■ **INSTRUCTIONS TO FOLLOW**
The answer should be the lines from the one with "The researchers tested" through the final line of the entries, restated word for word.

■ **EXERCISE MATERIALS**
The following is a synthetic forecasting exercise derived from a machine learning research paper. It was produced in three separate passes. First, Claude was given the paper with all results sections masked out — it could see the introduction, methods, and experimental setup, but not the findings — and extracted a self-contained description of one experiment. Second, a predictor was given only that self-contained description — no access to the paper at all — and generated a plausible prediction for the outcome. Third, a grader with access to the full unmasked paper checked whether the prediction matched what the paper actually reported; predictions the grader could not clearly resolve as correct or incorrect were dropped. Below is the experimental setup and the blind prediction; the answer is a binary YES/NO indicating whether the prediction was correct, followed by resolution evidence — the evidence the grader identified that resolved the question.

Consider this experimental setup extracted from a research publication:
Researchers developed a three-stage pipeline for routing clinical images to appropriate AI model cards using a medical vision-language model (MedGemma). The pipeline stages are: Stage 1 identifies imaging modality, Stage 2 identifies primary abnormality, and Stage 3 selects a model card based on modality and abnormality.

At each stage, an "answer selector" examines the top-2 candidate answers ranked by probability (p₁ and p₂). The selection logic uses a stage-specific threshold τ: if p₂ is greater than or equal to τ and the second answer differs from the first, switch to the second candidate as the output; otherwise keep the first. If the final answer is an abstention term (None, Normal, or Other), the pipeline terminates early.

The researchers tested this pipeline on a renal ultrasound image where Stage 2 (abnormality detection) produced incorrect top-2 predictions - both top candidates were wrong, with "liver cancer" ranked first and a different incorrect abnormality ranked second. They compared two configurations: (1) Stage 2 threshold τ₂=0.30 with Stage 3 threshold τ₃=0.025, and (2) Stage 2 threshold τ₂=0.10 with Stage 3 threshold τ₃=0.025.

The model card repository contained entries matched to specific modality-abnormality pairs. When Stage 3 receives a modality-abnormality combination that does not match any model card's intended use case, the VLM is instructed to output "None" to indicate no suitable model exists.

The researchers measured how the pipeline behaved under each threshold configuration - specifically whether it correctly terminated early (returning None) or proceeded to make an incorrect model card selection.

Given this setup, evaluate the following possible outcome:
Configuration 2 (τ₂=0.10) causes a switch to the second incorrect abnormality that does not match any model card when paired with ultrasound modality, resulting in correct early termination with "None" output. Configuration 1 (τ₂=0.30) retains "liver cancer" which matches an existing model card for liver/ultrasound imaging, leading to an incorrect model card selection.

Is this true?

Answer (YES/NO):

■ **SOLUTION**
The researchers tested this pipeline on a renal ultrasound image where Stage 2 (abnormality detection) produced incorrect top-2 predictions - both top candidates were wrong, with "liver cancer" ranked first and a different incorrect abnormality ranked second. They compared two configurations: (1) Stage 2 threshold τ₂=0.30 with Stage 3 threshold τ₃=0.025, and (2) Stage 2 threshold τ₂=0.10 with Stage 3 threshold τ₃=0.025.

The model card repository contained entries matched to specific modality-abnormality pairs. When Stage 3 receives a modality-abnormality combination that does not match any model card's intended use case, the VLM is instructed to output "None" to indicate no suitable model exists.

The researchers measured how the pipeline behaved under each threshold configuration - specifically whether it correctly terminated early (returning None) or proceeded to make an incorrect model card selection.

Given this setup, evaluate the following possible outcome:
Configuration 2 (τ₂=0.10) causes a switch to the second incorrect abnormality that does not match any model card when paired with ultrasound modality, resulting in correct early termination with "None" output. Configuration 1 (τ₂=0.30) retains "liver cancer" which matches an existing model card for liver/ultrasound imaging, leading to an incorrect model card selection.

Is this true?

Answer (YES/NO):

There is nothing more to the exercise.